Implement a program to mark the number of mines directy adjacent (horizontally, vertically and diagonally) to squares on a rectangular Minesweeper field.

Fields with . denote an empty field and * denote mines:

.*.*.
..*..
..*..
.....

Your program should output the following

1*3*1
13*31
.2*2.
.111.

You can break this task down into multiple sub-problems.
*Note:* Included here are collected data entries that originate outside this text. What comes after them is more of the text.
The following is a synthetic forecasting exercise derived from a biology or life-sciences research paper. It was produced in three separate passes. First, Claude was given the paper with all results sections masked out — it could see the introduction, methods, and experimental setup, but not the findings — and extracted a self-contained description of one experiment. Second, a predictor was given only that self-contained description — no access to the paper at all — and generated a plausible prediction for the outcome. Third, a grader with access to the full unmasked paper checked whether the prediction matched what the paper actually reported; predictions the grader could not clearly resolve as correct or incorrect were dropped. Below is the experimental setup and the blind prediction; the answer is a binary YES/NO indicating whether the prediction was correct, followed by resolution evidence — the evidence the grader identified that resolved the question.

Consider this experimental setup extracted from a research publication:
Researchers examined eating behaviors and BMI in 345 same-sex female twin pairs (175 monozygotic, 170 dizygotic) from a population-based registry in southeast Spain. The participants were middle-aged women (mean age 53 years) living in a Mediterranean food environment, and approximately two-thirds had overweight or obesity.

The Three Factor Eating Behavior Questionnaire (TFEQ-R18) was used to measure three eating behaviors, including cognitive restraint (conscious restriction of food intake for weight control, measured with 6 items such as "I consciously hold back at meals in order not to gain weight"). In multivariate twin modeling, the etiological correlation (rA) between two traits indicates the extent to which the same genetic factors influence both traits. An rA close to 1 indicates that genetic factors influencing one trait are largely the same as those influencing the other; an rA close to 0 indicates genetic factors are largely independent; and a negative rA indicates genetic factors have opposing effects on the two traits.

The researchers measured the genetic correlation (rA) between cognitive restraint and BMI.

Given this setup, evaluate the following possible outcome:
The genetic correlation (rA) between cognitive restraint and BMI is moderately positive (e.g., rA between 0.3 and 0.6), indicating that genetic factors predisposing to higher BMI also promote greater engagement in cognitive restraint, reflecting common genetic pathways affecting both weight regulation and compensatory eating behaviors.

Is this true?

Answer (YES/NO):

Instead of solving the whole board, solve the problem for a specific square (x,y):

  1. Get all the neighbours of (x,y) (staying in-bounds!).
neighbours(board,(x,y))=[board(x1,y1),board(x1,y),board(x1,y+1),]]
  1. Count the number of mines among the neighbours.
  2. Create a helper function capturing the printing rules: If the current square is a mine, return a star; otherwise, return the count of neighboring mines, or a dot if there are none.
  3. Now apply the procedure to every index.

Racket

Your file should be called minesweeper.rkt. You may assume the input is rectangular and non-empty. The functions string->list and string-split might be useful to parse the output of the function port-lines which reads from stdin. You can use the following skeleton.

racket
; for converting ints to chars.
(define (int->digit i) (integer->char (+ 48 i)))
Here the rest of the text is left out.